Veterinary Assistant in a Research Facility
A Veterinary Assistant in a research facility works with animals involved in scientific research, such as laboratory animals or animals used in the development and testing of new medications, medical devices, or procedures. Their responsibilities may differ from those of veterinary assistants working in general practice, as they are focused on the care and maintenance of animals in a research setting. Here is an overview of the key aspects of the job,
Roles and Responsibilities
Animal care and husbandry
- Provide daily care for the animals, including feeding, watering, and monitoring their health and well-being.
- Clean and maintain animal housing areas, ensuring a safe and sanitary environment.
- Administer medications, treatments, or other therapies as directed by the veterinarian or veterinary technician.
Assisting with research procedures
- Help with animal restraint during exams, treatments, or research procedures.
- Assist with the collection of samples, such as blood, urine, or tissues, for laboratory analysis.
- Follow research protocols and maintain accurate records of research activities, including data collection and documentation.
Monitoring animal health and welfare
- Observe animals for any signs of illness, injury, or abnormal behavior, reporting concerns to the veterinarian or veterinary technician.
- Assist with routine health assessments, such as physical exams or health monitoring procedures.

Stored data entries
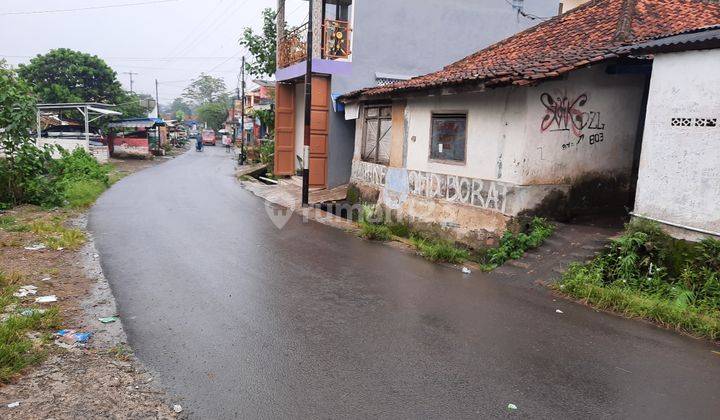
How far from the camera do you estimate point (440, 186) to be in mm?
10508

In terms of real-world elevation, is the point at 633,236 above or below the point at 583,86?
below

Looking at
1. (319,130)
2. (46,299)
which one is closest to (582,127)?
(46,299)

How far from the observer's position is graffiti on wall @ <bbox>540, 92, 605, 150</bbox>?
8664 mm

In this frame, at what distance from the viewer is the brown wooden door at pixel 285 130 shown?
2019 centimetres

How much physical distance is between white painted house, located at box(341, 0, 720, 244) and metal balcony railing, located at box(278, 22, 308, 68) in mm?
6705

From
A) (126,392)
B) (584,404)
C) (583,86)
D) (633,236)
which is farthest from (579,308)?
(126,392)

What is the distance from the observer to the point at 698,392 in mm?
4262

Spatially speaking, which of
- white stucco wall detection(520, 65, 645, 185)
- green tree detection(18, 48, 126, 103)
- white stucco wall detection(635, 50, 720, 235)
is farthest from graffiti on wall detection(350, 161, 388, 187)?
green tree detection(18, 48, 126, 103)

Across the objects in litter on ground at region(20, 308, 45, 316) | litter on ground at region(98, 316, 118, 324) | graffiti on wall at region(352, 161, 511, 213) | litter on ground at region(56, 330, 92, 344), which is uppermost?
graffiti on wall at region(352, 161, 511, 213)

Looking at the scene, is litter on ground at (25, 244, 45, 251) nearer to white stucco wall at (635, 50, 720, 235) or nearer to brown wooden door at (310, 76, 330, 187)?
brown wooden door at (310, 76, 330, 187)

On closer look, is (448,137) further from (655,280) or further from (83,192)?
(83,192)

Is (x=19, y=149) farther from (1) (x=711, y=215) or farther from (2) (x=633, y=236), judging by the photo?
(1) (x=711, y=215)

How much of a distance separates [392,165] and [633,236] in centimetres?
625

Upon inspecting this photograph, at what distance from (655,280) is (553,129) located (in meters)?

■ **Tasks to perform**
[1] Answer these questions about the veterinary assistant text:
(a) What kinds of samples does the assistant help collect for laboratory analysis?
(b) At whose direction does the assistant give medications, treatments, or other therapies?
(c) What kind of environment should cleaning and maintaining the animal housing areas ensure?
[2] Copy the veterinary assistant text word for word, starting with "- Assist with the" and going on through "collection and documentation.".
[3] Write the next part of the text about veterinary assistants in research facilities, picking up after its last sentence.

■ **Results in order**
[1]
(a) Blood, urine, or tissues.
(b) The veterinarian or veterinary technician.
(c) A safe and sanitary environment.

[2]
- Assist with the collection of samples, such as blood, urine, or tissues, for laboratory analysis.
- Follow research protocols and maintain accurate records of research activities, including data collection and documentation.

[3]
- Ensure that animal welfare standards and guidelines are being followed, and report any concerns or issues to the appropriate personnel.
Compliance and regulatory tasks
- Adhere to institutional, local, state, and federal regulations and guidelines governing the use of animals in research, such as the Animal Welfare Act or the Guide for the Care and Use of Laboratory Animals.
- Assist with maintaining records, documentation, and reporting as required by regulatory agencies.
Cleaning and maintenance
- Clean and sanitize work areas, equipment, and animal enclosures, following proper infection control protocols.
- Dispose of waste materials properly, following safety guidelines and regulations.
- Assist with inventory management and ordering of supplies.
- Maintain animal records, documenting treatments, medications, or procedures performed.
- Veterinary Assistants in research facilities often work in controlled, laboratory-like settings, ensuring that animals are well cared for and that research protocols are followed.
- The job can be physically demanding, as you may need to stand for long periods, lift heavy objects or animals, and perform repetitive tasks.
- The work environment may require adherence to strict safety protocols, such as wearing personal protective equipment (PPE) and following specific procedures for handling biohazardous materials or chemicals.
- Veterinary assistants in research facilities may work regular business hours or may need to work irregular hours, including weekends or holidays, depending on the research project’s needs.
Skills and Qualities
- Compassion and empathy: A genuine concern for the well-being of animals, particularly those involved in research, is essential.
- Attention to detail: Precision and accuracy are important for tasks like administering medications, following research protocols, updating animal records, and maintaining a clean and organized work environment.
- Communication skills: Effective verbal and written communication skills are crucial for interacting with researchers, veterinarians, and other facility staff.
- Physical stamina: The ability to stand for extended periods, lift heavy objects, and handle large or unruly animals is necessary.
- Time management: Veterinary assistants must balance multiple tasks and prioritize their work efficiently.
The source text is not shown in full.